MEDIAS ET COMMUNICATION  14.09.2018

L’Etat du Valais salue les engagements pris par Lonza

ANCIENNE POLLUTION INDUSTRIELLE DANS LE HAUT-VALAIS

Lonza AG s’est résolument engagée à assainir les sites pollués résultant de son activité industrielle passée dans le Haut-Valais. L’Etat du Valais salue cet engagement. En parallèle, il continuera à orienter l’exécution des investigations et à suivre attentivement l’évolution de l’ensemble des travaux d’assainissement.

 

En décembre 2017, l’Etat du Valais, Lonza AG, les Routes nationales (canton et Confédération) ainsi que les communes concernées de Viège, Rarogne, Baltschieder et Niedergesteln se sont entendus sur la répartition des coûts d’investigation et d’assainissement liés à la pollution des sols au mercure. Lonza poursuit les études et travaux nécessaires pour assainir l’ensemble des sites pollués résultant de son activité industrielle dans le Haut-Valais. Le canton salue les engagements de Lonza annoncés aujourd’hui en conférence de presse et continuera notamment, via son Service de l’environnement (SEN), à accompagner et à surveiller la mise en œuvre des assainissements selon la législation en vigueur.

L’assainissement des sols en zone habitée se poursuit selon la planification. Dans la zone agricole entre Rarogne et Viège, une méthodologie qui, en résumé, devra permettre d’identifier et de délimiter de manière efficace les zones polluées en tenant compte de l’ensemble des informations disponibles est actuellement testée. Cette méthodologie devra par la suite être progressivement appliquée à l’ensemble de la zone concernée. Des investigations de détail sont également en cours à l’intérieur du périmètre de l’usine ainsi que le long du Grossgrundkanal.
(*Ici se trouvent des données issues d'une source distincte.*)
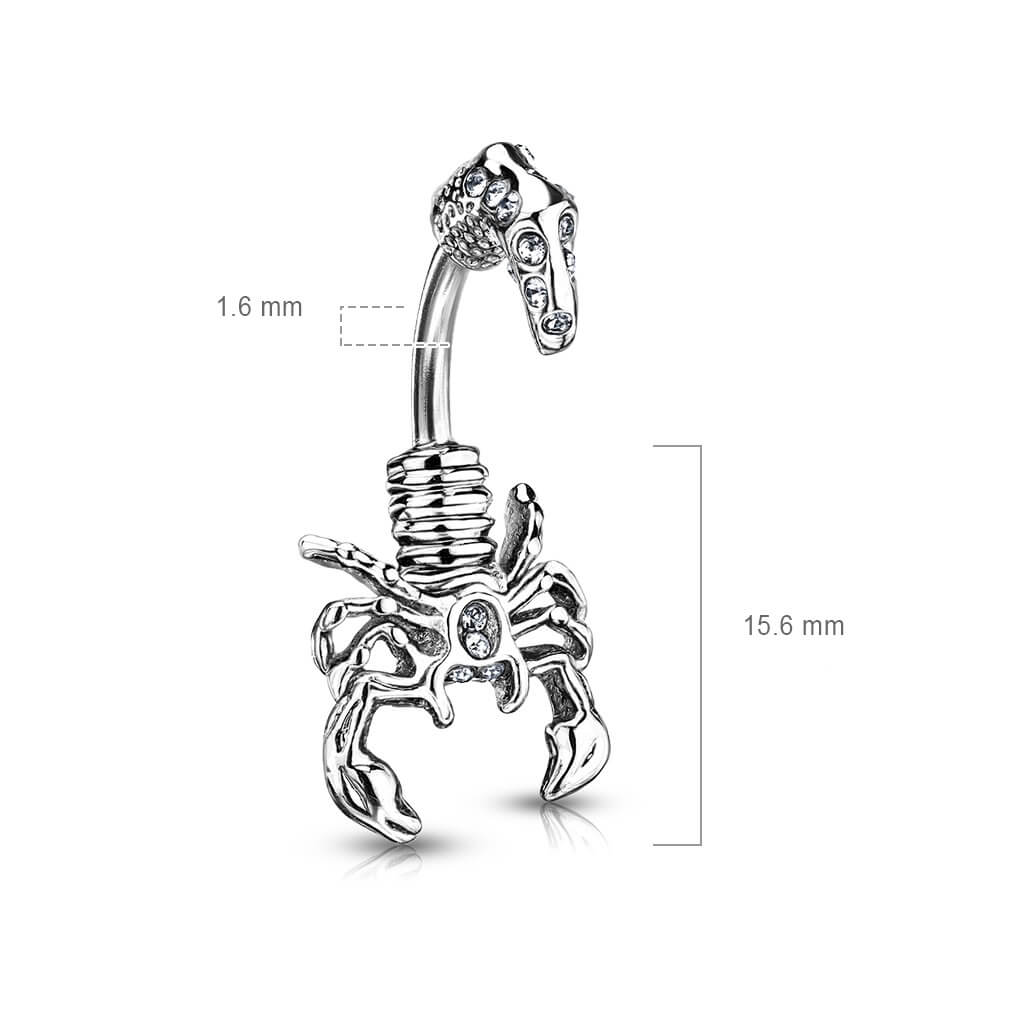 Belly Button Piercing Scorpion Zirconia Silver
Enfin, des investigations particulièrement complexes sont menées en vue de l’élaboration du projet d’assainissement de l’ancienne décharge de Gamsenried.

L’ancienne décharge de Gamsenried contient essentiellement environ 1,5 million de mètres cubes de résidus de production chimique de Lonza qui ont été déposés entre 1918 et 1978. Il s’agit principalement de chaux éteinte, de gypse et de boues issues d’effluents industriels, contenant divers polluants organiques et du mercure. Depuis 1990, les eaux souterraines sont pompées en bordure de l’ancienne décharge et traitées à la station d’épuration de Lonza. Les concentrations en polluants dans les eaux pompées ne diminuant que très lentement, le SEN avait exigé en 2011 de Lonza qu’elle établisse un projet pour l’assainissement définitif de ce site contaminé de volume exceptionnel. Un premier projet soumis par l’entreprise avait fait l’objet d’une demande de réévaluation de la part du SEN en 2014 afin de lever les doutes quant à l’efficacité de la mesure proposée et le risque de remobilisation des 40 à 63 tonnes estimées de mercure qui se trouveraient dans la décharge.

Depuis, sur demande du SEN, Lonza a renforcé le confinement hydraulique de la décharge et intensifié la surveillance des atteintes possibles aux eaux souterraines. Parallèlement, des contrôles des émissions dans l’air ont été réalisés et ont permis d’exclure un impact de la décharge sur la qualité de l’air.

Un rapport d’investigation historique complémentaire très complet a été remis en 2016 au SEN. Parallèlement, le SEN a demandé à Lonza des investigations de détail plus poussées sur la répartition des polluants (mercure et polluants organiques) dans la décharge. L’établissement de l’investigation de détail a déjà fait l’objet de différentes campagnes sur le terrain. La première grande étape de l’investigation de détail est achevée et a été documentée dans différents rapports sur lesquels le SEN se déterminera prochainement. Sur la base des investigations de détail en cours, puis de l’étude de variantes, un projet d’assainissement devra être élaboré de façon à résoudre de manière durable ce cas.